Tidy Tuesday: NHL Goalscorers

Jonny Law
2020-03-03

First install the Tidy Tuesday R package.


# install.packages("remotes")
remotes::install_github("thebioengineer/tidytuesdayR")

The data for this Tuesday can be downloaded using tt_load.


tuesdata <- tidytuesdayR::tt_load('2020-03-03')

    Downloading file 1 of 3: `game_goals.csv`
    Downloading file 2 of 3: `season_goals.csv`
    Downloading file 3 of 3: `top_250.csv`

Unfortunately this only grabbed one file - the top 250 goalscorers. First look at this file.

Top Career Goalscorers


tuesdata$top_250 %>% 
  top_n(30, wt = total_goals) %>% 
  mutate(player = forcats::fct_reorder(player, total_goals)) %>% 
  ggplot(aes(x = player, y = total_goals)) +
  geom_col() +
  coord_flip() 

Average goals per season


parse_end_year <- function(years) {
  end_tens <- substr(years, 6, 7)
  possible_end <- as.numeric(paste0(substr(years, 1, 2), end_tens))
  start <- as.numeric(substr(years, 1, 4))
  if (possible_end - start > 0) {
    possible_end
  } else {
    as.numeric(paste0(20, end_tens))
  }
}

options(scipen = 99)
tuesdata$top_250 %>%
  rowwise() %>% 
  mutate(
    yr_end = parse_end_year(years),
    seasons = yr_end - yr_start,
    average_goals_per_season = total_goals / seasons,
    decade = cut(yr_start, breaks = seq(1920, 2020, by = 10), dig.lab = 10)
  ) %>% 
  ungroup() %>% 
  # group_by(decade) %>% 
  mutate(player = forcats::fct_reorder(player, average_goals_per_season)) %>% 
  top_n(30, wt = average_goals_per_season) %>%
  ggplot(aes(x = player, y = average_goals_per_season, fill = active)) +
  geom_col() +
  coord_flip()


  # facet_wrap( ~ decade, scales = "free_y")

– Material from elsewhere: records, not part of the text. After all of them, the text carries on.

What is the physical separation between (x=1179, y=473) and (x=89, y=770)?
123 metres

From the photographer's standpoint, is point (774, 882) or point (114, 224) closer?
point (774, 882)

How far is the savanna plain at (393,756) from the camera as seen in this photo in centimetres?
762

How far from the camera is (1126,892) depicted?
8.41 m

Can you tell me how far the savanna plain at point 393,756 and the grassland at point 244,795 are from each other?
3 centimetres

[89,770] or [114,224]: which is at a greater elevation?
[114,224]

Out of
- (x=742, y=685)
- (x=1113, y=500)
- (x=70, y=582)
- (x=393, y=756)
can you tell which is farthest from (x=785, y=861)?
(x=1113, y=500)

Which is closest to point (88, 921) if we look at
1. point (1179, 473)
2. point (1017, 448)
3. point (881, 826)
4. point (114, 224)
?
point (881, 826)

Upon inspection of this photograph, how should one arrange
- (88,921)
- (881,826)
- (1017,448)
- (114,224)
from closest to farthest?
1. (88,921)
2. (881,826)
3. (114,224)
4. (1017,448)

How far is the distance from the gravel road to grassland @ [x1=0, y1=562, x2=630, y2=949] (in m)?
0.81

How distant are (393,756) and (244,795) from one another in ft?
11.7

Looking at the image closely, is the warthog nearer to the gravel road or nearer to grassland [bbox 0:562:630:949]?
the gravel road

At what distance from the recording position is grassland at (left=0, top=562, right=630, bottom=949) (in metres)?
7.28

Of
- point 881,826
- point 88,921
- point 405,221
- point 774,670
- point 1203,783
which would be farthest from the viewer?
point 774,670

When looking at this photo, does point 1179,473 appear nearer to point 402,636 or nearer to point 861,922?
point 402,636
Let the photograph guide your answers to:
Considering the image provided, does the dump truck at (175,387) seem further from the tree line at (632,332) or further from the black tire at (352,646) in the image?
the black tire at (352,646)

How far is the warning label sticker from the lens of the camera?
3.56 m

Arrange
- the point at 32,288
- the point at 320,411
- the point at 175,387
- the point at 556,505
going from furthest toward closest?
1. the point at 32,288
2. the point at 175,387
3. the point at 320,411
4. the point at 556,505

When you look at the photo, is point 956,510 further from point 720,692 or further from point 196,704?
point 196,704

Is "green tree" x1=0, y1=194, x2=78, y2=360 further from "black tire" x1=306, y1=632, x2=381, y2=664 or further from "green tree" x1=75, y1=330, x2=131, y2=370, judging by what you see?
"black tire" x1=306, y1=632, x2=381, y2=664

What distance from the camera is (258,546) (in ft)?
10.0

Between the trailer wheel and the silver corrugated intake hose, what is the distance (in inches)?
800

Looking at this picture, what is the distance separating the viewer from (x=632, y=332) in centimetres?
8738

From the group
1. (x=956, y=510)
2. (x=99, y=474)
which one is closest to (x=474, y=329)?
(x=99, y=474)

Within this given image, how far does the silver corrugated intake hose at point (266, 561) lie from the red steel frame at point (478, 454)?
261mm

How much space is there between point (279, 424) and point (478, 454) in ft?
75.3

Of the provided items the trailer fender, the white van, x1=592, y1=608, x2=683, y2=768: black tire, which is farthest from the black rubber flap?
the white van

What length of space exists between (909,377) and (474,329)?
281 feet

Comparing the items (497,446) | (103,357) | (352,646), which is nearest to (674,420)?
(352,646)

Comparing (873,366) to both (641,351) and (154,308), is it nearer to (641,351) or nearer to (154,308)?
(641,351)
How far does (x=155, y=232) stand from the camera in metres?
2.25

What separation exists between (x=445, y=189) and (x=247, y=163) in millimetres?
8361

goals_per_season <- tuesdata$top_250 %>%
  rowwise() %>%
  mutate(
    yr_end = parse_end_year(years),
    seasons = yr_end - yr_start,
    average_goals_per_season = total_goals / seasons,
    decade = cut(
      yr_start,
      breaks = seq(1920, 2020, by = 10),
      dig.lab = 10
    )
  ) %>%
  ungroup()

ggplot() +
  geom_point(data = goals_per_season,
             aes(x = seasons, y = average_goals_per_season)) +
  ggrepel::geom_label_repel(data = top_n(goals_per_season, 10, total_goals), aes(x = seasons, y = average_goals_per_season, label = paste(player, total_goals), fill = active)) +
  xlab("Total Seasons in NHL") +
  ylab("Average Goals per Season") +
  theme_minimal() +
  labs(title = tools::toTitleCase("average goals per season and total number of seasons \nfor the top 250 NHL Goal Scorers"), subtitle = "Top 10 all-time goal scorers are labelled") +
  theme(legend.position = c(0.9, 0.9), legend.title = element_blank())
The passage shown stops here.